Menurut Oshima ketidakmerataan
pendapatan pada tahap pertama pembangunan
bukan merupakan hal yang tidak
bisa dihindarkan di beberapa negara Asia
(Malayan Economic Review, Vol.XV, No.2, September 1970).
Sementara
modal asing dan modal besar membanjir, menerjang industri rumah tangga dan
industri kecil sehingga gulung tikar,
para aktivis dan mahasiswa bergolak untuk melakukan koreksi. Pergolakan diawali dengan sebuah diskusi di
Universitas Indonesia
13 – 16 Agustus 1973, dengan pembicara antara lain Ali Sastroamidjojo, Subadio,
Sjafruddin Prawiranegara dan TB Simatupang.
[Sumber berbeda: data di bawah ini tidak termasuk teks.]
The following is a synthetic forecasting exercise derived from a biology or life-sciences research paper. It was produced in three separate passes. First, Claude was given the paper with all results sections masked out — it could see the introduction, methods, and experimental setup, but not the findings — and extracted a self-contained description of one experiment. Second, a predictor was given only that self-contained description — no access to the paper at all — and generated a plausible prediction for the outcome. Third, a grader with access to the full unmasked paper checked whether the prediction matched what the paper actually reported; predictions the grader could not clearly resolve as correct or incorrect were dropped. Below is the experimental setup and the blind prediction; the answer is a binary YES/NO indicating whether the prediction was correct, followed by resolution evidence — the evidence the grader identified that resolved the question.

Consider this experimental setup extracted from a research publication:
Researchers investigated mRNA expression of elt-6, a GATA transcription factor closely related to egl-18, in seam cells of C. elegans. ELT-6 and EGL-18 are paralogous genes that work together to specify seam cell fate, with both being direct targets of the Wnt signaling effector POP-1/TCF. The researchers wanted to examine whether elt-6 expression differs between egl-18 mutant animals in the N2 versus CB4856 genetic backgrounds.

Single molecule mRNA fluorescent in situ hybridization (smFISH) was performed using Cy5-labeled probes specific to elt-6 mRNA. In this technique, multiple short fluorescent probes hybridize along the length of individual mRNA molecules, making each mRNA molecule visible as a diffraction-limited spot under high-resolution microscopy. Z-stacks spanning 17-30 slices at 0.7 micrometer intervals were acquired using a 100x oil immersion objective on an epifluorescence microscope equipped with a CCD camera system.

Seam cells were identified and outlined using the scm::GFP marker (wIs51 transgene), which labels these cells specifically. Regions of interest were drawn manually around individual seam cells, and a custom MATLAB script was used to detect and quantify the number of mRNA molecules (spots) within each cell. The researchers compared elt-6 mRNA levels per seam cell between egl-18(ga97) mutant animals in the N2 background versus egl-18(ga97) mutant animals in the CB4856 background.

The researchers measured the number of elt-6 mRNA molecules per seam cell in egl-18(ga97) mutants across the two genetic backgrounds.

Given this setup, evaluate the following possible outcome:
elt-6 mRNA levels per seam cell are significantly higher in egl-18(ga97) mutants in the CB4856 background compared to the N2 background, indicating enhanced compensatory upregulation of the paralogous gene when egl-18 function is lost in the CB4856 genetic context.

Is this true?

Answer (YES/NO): NO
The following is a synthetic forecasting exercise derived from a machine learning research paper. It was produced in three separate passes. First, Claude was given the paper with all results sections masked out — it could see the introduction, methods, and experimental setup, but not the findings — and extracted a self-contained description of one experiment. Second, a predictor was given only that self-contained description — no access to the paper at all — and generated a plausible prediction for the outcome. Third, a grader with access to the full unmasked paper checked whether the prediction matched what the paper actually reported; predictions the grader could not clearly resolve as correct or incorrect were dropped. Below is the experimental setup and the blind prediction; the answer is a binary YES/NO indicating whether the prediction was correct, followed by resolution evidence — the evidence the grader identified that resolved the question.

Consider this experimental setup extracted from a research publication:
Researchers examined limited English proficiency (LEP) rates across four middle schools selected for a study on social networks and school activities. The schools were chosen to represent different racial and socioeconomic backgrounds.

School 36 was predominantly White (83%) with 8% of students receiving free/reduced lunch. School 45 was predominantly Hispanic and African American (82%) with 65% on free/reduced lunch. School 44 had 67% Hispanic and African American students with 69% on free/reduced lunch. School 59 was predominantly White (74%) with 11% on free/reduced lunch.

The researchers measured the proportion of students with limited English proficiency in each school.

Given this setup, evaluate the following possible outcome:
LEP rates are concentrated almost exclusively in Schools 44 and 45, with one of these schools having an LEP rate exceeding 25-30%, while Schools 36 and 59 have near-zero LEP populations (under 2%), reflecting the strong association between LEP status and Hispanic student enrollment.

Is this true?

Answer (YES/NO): NO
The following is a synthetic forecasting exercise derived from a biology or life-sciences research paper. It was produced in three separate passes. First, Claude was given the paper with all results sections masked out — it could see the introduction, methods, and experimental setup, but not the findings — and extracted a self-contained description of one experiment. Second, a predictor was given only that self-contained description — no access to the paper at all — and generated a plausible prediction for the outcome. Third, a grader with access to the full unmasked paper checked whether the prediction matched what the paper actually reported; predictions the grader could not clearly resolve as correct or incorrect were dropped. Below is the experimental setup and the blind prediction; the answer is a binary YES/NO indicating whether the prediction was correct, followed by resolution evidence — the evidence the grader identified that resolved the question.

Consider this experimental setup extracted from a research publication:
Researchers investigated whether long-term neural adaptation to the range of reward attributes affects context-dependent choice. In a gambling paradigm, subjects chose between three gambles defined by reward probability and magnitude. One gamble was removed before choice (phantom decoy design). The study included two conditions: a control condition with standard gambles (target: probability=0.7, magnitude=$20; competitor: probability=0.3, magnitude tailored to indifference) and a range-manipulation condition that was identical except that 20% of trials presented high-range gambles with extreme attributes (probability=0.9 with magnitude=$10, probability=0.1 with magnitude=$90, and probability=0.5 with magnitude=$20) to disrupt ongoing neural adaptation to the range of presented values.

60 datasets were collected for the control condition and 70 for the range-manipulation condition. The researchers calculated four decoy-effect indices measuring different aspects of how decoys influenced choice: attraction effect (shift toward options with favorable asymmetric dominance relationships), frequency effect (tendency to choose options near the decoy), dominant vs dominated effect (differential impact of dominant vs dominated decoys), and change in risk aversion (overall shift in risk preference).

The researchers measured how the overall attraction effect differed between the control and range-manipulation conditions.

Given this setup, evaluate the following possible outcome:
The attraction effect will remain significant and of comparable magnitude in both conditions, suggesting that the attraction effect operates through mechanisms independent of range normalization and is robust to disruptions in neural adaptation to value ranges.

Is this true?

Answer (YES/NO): YES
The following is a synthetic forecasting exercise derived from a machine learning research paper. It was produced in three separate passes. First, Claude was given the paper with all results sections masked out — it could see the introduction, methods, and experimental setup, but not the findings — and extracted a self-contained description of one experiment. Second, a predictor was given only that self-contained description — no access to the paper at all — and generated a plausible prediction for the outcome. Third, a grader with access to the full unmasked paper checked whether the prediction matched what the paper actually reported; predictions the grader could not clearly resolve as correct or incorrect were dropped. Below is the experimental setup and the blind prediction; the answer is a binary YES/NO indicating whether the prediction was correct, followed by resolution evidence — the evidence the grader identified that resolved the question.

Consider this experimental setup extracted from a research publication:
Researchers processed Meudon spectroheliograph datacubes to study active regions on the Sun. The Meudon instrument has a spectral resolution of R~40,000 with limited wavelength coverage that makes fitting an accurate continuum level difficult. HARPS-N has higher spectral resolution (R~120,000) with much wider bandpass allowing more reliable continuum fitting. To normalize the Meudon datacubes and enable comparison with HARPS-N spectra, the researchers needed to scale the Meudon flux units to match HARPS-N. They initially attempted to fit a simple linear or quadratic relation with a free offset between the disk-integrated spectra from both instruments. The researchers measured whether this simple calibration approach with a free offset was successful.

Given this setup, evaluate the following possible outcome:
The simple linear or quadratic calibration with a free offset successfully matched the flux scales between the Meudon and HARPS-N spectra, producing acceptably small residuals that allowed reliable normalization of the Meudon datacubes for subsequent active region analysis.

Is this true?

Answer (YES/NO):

Adapun tema diskusi yaitu “Meninjau kembali strategi pembangunan dan
kebijaksanaan modal asing, serta masalah ketimpangan dalam pembagian hasil
pembangunan”.
Diskusi
ini segera menggelinding dengan cepat, menjadi sebuah ‘travelling discussion’
ke berbagai kampus dan daerah, yang dimotori oleh Ketua Dewan Mahasiswa
Universitas Indonesia (UI) Hariman Siregar . Bagaikan gelombang laut yang
bergulung sambung-menyambung, melibatkan bukan hanya kalangan mahasiswa tapi
juga tokoh-tokoh masyarakat, dosen, pengacara, wartawan, budayawan dan
lain-lain. Meskipun pada awalnya diskusi-diskusi tersebut hanya dihadiri oleh
beberapa puluh orang saja, tapi karena bersifat terbuka, diliput oleh wartawan
dan terjadi terus-menerus, diikuti oleh lintas generasi dan lintas disiplin
dengan tema sentral yang sama, serta menyentuh titik-titik rawan dari keresahan
sosial, maka dengan cepat membentuk suatu gerakan yang berpotensi eksplosif.
Sebagai
wartawan muda yang di siang hari bertugas meliput kegiatan Kepresidenan dan
penugasan-penugasan khusus, saya tertarik mengikuti gerakan tersebut, terutama
diskusi-diskusi yang diselenggarakan di malam hari antara lain diskusi
“Penilaian Situasi Terakhir” tanggal 6 November 1973 di Computer Centre UI,
diskusi “Untung Rugi Modal Asing di Indonesia yang diselenggarakan di Balai
Budaya, Jakarta yang menelorkan “Ikrar Warganegara Indonesia”, renungan akhir tahun 31 Desember 1973 di
halaman kampus UI Salemba. Bahkan tatkala Ketua IGGI JP Pronk berkunjung ke Indonesia pada periode itu, saya
juga ditugasi untuk mengikutinya,
meliput semenjak kedatangannya di Bandar Udara Kemayoran , yang disambut oleh
para demonstran, sampai dengan
kunjungannya ke berbagai tempat dan wilayah.
Gerakan
ini juga merumuskan sebuah petisi menyambut peringatan Sumpah Pemuda, yang
dibacakan di Taman Makam Pahlawan pada tanggal 24 Oktober 1973, yang berisi
antara lain:
1.Strategi pembangunan perlu ditinjau
kembali. Strategi yang baru hendaknya
menciptakan keseimbangan di bidang
politik, sosial dan ekonomi.
2. Rakyat harus dibebaskan dari
ketidakpastian hukum, korupsi serta
penyelewengan-penyelewengan kekuasaan.
3.Perlunya refungsionalisasi lembaga-lembaga
penyalur pendapat rakyat.
4.Penentuan masa depan adalah hak dan
kewajiban generasi muda. (buku: ‘Memori
Jenderal Yoga’ oleh B.Wiwoho dan Banjar Chaeruddin).
Hampir
seluruh kegiatan, tema serta topik-topik diskusi gerakan tersebut menjadi bahan perhatian wartawan dan
pemberitaan media massa, dan terus
mengemuka sampai ke dalam briefing RAPBN 1974/75, hari Minggu malam 6 Januari
1974 di kantor Bappenas, Taman Suropati dan liputan Pidato Kenegaraan Presiden
Soeharto mengantarkan Nota Keuangan dan RAPBN 1974/75 di DPR keesokan harinya.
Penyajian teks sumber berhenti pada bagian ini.